**What the task requires**.
Please count the lines in the material below that contain the string "Taking" and reply with the number alone.

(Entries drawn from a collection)

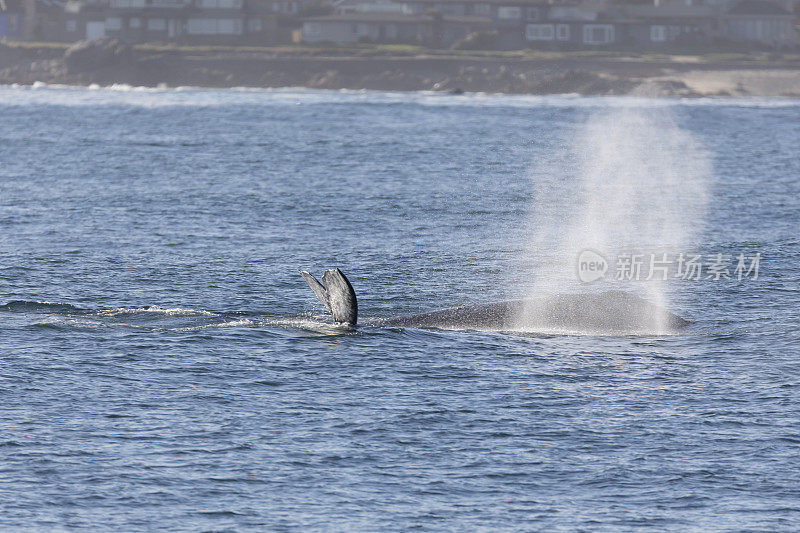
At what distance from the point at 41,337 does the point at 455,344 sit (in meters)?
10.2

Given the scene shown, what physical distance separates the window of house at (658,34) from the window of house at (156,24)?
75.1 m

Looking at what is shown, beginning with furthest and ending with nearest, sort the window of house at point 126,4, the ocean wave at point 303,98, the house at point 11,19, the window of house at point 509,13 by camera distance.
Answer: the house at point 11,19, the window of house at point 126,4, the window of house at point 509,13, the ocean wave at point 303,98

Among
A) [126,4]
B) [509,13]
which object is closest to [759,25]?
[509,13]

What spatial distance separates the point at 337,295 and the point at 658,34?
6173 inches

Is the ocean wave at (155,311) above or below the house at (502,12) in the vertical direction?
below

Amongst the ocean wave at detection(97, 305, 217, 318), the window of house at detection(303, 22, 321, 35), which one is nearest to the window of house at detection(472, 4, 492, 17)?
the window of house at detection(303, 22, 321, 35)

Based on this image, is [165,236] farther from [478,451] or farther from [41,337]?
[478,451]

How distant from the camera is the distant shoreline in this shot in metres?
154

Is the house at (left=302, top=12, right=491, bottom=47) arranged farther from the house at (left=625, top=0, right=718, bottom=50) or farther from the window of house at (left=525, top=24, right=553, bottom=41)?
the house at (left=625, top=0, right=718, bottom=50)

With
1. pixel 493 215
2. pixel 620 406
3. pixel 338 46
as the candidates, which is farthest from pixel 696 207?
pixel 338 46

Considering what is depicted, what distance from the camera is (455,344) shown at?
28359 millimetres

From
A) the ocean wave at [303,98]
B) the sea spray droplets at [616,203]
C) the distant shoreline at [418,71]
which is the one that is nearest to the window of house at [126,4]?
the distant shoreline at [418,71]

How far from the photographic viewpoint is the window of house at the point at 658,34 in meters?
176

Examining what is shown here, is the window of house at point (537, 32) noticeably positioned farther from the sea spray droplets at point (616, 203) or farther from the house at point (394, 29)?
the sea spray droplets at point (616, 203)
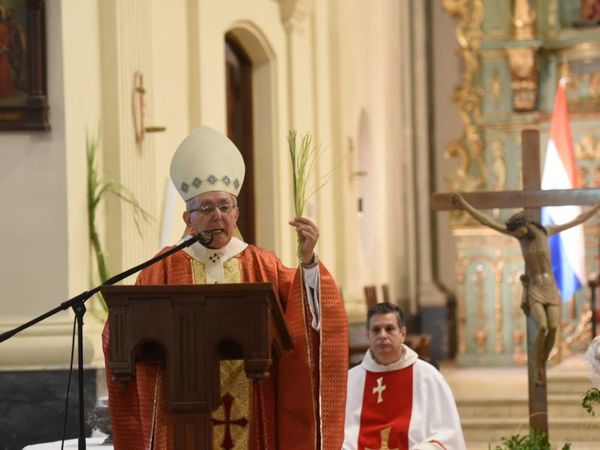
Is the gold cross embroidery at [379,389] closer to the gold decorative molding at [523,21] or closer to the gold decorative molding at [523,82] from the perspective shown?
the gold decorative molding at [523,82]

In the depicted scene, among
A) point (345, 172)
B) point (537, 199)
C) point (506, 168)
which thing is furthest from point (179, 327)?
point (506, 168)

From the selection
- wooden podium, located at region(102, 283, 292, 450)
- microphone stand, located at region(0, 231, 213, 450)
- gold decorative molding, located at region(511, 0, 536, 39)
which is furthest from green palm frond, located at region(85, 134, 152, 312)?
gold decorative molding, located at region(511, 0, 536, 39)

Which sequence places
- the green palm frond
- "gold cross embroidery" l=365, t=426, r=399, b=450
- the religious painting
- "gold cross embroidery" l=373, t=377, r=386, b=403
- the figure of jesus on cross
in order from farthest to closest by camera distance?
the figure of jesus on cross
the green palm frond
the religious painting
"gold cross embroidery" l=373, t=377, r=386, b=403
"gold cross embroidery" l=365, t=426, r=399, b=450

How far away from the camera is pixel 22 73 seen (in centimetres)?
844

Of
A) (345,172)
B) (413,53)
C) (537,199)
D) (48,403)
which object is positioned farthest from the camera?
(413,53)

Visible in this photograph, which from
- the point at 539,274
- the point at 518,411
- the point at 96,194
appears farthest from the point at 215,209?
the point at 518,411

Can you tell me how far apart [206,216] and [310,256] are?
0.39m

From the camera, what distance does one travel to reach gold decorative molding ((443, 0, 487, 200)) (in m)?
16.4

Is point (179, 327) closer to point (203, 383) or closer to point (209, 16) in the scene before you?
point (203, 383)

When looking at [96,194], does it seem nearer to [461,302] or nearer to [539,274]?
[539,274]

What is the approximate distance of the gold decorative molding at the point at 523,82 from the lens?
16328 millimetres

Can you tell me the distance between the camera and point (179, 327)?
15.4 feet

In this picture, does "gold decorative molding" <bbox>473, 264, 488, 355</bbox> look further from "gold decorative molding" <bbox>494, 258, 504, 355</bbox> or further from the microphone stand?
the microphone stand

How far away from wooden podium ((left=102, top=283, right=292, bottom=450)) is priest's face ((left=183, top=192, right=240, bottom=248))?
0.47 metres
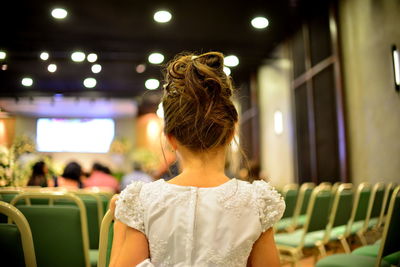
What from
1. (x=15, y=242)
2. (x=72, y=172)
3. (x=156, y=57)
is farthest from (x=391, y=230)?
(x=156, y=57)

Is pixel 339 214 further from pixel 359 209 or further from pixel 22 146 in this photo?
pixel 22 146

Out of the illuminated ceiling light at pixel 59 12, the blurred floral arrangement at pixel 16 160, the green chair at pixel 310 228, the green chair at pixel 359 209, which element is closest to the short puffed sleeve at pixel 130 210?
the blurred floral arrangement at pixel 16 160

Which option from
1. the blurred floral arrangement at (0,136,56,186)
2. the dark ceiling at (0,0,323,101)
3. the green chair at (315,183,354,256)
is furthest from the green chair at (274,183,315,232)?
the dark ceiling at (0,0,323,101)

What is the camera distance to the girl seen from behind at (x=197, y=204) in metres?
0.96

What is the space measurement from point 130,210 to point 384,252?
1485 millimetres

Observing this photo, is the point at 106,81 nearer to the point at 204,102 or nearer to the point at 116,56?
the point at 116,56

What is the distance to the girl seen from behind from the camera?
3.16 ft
* * *
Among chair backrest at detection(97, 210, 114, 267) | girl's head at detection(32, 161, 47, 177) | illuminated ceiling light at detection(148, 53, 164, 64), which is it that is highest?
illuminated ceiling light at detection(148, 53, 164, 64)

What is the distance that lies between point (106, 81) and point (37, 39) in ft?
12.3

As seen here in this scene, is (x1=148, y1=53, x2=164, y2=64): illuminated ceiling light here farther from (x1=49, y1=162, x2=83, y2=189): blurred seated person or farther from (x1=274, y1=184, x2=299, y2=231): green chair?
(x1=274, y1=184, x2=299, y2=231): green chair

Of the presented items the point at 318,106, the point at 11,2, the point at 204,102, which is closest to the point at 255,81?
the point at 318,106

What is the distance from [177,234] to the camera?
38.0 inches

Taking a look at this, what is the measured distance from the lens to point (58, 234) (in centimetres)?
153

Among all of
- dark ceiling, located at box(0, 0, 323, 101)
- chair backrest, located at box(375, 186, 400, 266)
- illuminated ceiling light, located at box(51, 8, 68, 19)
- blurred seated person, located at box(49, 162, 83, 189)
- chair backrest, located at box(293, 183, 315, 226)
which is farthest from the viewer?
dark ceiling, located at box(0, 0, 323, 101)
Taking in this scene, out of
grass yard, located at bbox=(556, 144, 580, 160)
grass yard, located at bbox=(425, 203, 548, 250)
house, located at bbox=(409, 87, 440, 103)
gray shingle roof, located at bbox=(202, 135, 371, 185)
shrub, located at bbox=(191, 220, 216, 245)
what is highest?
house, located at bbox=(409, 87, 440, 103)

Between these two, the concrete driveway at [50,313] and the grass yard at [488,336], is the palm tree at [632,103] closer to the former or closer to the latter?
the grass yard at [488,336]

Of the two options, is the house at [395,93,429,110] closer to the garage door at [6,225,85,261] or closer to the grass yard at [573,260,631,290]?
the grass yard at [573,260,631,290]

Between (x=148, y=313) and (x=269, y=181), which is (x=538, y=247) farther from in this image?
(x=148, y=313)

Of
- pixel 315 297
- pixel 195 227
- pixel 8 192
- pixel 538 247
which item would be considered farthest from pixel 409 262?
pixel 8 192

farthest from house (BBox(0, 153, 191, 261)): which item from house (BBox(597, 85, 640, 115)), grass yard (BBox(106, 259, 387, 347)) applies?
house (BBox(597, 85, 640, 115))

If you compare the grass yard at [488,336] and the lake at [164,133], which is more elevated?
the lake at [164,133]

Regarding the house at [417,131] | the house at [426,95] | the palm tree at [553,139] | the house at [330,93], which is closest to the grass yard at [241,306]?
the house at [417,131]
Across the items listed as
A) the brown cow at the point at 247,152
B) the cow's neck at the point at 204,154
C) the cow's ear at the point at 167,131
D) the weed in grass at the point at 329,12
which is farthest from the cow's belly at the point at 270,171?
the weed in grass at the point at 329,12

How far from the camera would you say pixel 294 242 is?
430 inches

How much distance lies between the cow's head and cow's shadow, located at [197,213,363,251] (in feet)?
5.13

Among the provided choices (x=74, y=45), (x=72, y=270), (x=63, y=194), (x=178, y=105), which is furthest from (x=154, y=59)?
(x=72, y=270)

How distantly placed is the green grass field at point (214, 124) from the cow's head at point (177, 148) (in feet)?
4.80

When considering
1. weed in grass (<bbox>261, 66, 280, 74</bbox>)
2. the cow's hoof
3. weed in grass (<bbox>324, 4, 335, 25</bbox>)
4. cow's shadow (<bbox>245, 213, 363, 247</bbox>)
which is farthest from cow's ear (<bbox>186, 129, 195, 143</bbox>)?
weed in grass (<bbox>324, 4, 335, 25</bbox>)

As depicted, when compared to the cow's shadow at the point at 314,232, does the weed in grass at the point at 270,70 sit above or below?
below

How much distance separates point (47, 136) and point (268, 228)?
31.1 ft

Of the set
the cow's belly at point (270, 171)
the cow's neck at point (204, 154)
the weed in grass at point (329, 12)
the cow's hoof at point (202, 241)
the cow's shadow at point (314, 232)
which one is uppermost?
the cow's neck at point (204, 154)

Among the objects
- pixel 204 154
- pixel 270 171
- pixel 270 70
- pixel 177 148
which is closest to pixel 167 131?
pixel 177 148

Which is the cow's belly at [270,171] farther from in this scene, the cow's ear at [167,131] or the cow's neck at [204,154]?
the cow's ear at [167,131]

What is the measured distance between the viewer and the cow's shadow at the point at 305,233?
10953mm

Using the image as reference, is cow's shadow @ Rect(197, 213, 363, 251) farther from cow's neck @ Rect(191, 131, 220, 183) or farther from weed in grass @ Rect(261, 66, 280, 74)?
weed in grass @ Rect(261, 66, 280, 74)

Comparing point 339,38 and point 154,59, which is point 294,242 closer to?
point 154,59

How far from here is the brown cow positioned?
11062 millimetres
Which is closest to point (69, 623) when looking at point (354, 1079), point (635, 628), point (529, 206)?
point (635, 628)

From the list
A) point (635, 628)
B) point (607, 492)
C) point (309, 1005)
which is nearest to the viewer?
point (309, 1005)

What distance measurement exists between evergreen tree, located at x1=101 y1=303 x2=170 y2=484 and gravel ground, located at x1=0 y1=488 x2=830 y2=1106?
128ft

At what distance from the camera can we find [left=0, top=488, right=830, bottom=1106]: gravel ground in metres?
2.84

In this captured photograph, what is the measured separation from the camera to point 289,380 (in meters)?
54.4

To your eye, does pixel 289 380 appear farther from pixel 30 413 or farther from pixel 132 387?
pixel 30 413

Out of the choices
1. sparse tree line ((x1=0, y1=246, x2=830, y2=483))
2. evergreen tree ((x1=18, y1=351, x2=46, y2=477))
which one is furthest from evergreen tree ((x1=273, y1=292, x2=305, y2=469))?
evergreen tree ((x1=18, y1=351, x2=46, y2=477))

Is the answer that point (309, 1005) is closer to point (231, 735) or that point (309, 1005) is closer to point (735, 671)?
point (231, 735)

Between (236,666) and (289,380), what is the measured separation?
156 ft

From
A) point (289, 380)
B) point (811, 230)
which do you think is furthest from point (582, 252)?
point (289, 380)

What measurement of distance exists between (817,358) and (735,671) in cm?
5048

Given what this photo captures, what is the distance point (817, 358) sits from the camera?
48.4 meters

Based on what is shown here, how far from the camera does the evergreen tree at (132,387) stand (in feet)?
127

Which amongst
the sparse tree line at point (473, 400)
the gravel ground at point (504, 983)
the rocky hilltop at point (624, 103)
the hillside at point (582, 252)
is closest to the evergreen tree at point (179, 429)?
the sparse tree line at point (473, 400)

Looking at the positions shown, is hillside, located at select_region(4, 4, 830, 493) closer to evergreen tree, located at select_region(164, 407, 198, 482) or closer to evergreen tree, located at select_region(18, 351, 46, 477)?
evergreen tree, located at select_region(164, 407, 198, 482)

**Finished task**.
2